= TASK DESCRIPTION =
In the passage on ACA premium stabilization programs below, copy out everything from "The risk corridor program was" down to "revenue neutrality constraint.", changing "appropriations riders" to "funding riders".

= DOCUMENT PASSAGE =
The Affordable Care Act (ACA) established three premium stabilization programs: the permanent risk adjustment program and the transitional risk corridor and reinsurance programs. These programs were modeled after similar risk sharing programs in the Medicare Part D prescription drug program that have contributed much toward that program's success. They have provided some stability for the first three years of the implementation of the Affordable Care Act's individual and small group market reforms; the reinsurance program is credited with reducing marketplace premiums for 2014 by 10 to 14 percent and for 2015 by 6 to 11 percent.
The risk corridor program was intended to reduce the risk assumed by insurers offering qualified health plans (QHPs) in the marketplaces during its first three years. The program applies a statutory formula to collect funds from QHP insurers that enjoy excessively large profits and to make payments to QHP insurers that suffer exceptionally large losses.
The ACA does not require the risk corridor program to be revenue neutral. But for 2014 and 2015, Congress adopted appropriations riders limiting payments under the program to the amount it collected. For 2014, the Department of Health and Human Services (HHS) received $2.87 billion in claims but collected only $362 million in contributions. It was thus only able to pay 12.6 percent of claims under this revenue neutrality constraint.
CMS had earlier stated that if budget neutrality resulted in a shortfall, it would make up the shortfall in future years. On September 9, CMS announced that, although it has not yet completed review of QHP insurer risk corridor submissions, it has preliminarily concluded 2015 payments will again result in a shortfall. Indeed, all funds collected for 2015 will have to be devoted to paying out 2014 obligations. CMS anticipates collecting risk corridor charges for 2015 this November and making payments in December, the same schedule that it observed last year for 2014 collections and payments. CMS does not expect to have any money left over to make any payments from 2015 collections toward 2015 obligations.
CMS continues to recognize, however, as it has in the past, that risk corridor payments are an obligation of the United States government and that full payment must be made to insurers. HHS commits itself to work with Congress to fund the risk corridor payments to accomplish this. The government will also, however, continue to defend lawsuits that have been brought by insurers in the federal Court of Claims. The government has defended these lawsuits, asserting that full payment is only due at the completion of the program.
The guidance expresses, however, willingness to discuss settlement of those claims given the “litigation risk” that they pose. Given that there is a standing appropriation for Court of Claims judgments, settling these cases may be a way to get funds to health plans owed money under the risk corridor program despite the failure of Congress to fully fund the program.
Coordinating Medicare Coverage With QHP And Other Coverage
Also on September 9, CMS posted at REGTAP.info (registration required) a number of frequently asked questions regarding its Medicare data matching program, under which it is contacting individuals dually enrolled in Medicare and QHP coverage and informing them that they are not eligible for and must terminate advance premium tax credits or cost sharing reduction payments.
The FAQs also review coordination of benefits between Medicare and other forms of coverage. When an individual has both Medicare coverage and another form of coverage, which pays primary and which secondary depends on a host of variables:
- whether the individual is receiving Medicare because he or she is over 65 or because he or she is under age 65 and disabled or enrolled in end state renal dialysis coverage;
- whether the other form of coverage is individual, group, COBRA, Medicaid, Veterans' Affairs, or TRICARE coverage; and,
- if the other form of coverage is group coverage, whether the covered individual is an active employee, a retired employee, or the spouse or dependent of an employee, and also on the size of the employer.
The FAQs review which coverage is primary and which is secondary under these situations. One FAQ notes that plan members should notify their insurers of any other coverage they may have for coordination of benefits purposes.

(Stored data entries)
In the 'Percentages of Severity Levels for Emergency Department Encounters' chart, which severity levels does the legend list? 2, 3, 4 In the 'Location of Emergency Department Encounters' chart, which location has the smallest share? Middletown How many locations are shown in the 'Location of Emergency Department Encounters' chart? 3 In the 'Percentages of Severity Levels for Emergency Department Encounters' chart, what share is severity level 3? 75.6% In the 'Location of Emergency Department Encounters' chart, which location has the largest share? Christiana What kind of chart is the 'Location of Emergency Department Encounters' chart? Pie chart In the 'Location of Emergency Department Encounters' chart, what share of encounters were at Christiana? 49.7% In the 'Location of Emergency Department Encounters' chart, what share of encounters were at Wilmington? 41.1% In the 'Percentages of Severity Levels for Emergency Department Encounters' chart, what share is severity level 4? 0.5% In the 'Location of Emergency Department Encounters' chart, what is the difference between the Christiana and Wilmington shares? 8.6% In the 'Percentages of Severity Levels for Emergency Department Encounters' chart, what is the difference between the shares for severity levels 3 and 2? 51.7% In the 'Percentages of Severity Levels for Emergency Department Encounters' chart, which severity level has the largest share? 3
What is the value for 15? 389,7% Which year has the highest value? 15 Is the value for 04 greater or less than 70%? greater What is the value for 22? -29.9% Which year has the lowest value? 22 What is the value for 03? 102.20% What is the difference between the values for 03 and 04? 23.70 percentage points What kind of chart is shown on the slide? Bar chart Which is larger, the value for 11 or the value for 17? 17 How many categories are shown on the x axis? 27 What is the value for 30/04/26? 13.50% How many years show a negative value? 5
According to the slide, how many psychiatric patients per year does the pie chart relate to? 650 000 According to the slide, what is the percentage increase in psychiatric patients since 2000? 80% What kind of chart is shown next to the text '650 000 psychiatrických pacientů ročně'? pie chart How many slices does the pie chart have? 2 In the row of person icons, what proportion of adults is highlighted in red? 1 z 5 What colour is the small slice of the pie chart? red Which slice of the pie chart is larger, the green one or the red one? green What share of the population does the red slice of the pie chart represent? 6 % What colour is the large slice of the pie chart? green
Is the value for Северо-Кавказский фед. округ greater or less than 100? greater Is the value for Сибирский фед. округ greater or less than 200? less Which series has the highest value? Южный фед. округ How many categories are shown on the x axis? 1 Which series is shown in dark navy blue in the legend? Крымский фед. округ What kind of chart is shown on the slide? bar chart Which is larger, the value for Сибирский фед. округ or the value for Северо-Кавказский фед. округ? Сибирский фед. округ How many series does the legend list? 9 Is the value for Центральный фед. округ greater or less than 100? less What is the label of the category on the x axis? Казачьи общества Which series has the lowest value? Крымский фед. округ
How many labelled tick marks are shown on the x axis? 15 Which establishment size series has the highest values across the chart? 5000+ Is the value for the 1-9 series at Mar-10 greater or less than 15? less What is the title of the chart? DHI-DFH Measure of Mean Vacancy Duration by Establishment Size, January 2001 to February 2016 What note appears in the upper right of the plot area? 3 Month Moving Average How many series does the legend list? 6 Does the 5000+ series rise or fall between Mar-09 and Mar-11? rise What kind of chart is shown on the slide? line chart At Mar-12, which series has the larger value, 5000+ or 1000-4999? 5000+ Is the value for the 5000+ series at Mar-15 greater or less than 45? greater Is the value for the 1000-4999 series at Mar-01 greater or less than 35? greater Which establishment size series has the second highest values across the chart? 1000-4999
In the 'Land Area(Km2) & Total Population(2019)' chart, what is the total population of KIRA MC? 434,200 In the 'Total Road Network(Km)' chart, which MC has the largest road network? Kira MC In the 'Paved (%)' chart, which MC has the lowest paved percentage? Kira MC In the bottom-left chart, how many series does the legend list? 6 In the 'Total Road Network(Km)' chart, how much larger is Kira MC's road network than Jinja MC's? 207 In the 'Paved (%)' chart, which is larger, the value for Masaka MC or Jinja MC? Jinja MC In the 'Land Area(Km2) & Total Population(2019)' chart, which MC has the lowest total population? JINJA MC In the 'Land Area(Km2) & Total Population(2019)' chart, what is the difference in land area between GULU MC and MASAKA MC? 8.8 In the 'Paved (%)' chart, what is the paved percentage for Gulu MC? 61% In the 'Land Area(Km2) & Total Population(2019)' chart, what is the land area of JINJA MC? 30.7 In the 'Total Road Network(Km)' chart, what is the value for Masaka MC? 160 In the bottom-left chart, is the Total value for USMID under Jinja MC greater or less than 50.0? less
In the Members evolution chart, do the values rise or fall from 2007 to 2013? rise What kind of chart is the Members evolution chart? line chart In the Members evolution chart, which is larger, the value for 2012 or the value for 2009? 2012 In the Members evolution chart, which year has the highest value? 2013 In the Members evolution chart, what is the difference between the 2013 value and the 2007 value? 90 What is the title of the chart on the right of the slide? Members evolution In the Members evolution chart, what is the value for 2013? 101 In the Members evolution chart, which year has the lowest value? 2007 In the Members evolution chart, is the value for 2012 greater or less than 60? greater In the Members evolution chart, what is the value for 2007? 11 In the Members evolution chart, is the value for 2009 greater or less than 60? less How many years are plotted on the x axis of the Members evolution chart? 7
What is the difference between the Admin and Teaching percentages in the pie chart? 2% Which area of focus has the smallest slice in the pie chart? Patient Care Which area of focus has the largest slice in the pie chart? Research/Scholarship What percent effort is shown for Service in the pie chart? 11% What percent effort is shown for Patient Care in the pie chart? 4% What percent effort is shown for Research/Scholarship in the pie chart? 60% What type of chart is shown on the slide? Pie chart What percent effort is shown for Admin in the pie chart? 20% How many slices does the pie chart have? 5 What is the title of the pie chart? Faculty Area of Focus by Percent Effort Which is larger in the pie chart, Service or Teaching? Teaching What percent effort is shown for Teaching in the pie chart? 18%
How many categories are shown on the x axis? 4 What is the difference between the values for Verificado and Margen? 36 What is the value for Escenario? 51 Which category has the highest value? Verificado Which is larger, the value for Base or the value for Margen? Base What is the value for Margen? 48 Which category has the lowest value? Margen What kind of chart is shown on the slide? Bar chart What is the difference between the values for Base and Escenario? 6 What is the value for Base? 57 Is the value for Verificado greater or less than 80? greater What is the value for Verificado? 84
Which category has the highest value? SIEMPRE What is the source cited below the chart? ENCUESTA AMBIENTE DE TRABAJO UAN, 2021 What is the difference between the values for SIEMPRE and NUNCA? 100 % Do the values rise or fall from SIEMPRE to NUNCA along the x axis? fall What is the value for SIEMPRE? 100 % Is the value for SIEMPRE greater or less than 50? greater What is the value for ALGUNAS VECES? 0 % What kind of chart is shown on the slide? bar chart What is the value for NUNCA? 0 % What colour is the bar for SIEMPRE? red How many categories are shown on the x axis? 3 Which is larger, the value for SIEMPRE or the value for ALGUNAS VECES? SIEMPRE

= EXERCISE ANSWER =
The risk corridor program was intended to reduce the risk assumed by insurers offering qualified health plans (QHPs) in the marketplaces during its first three years. The program applies a statutory formula to collect funds from QHP insurers that enjoy excessively large profits and to make payments to QHP insurers that suffer exceptionally large losses.
The ACA does not require the risk corridor program to be revenue neutral. But for 2014 and 2015, Congress adopted funding riders limiting payments under the program to the amount it collected. For 2014, the Department of Health and Human Services (HHS) received $2.87 billion in claims but collected only $362 million in contributions. It was thus only able to pay 12.6 percent of claims under this revenue neutrality constraint.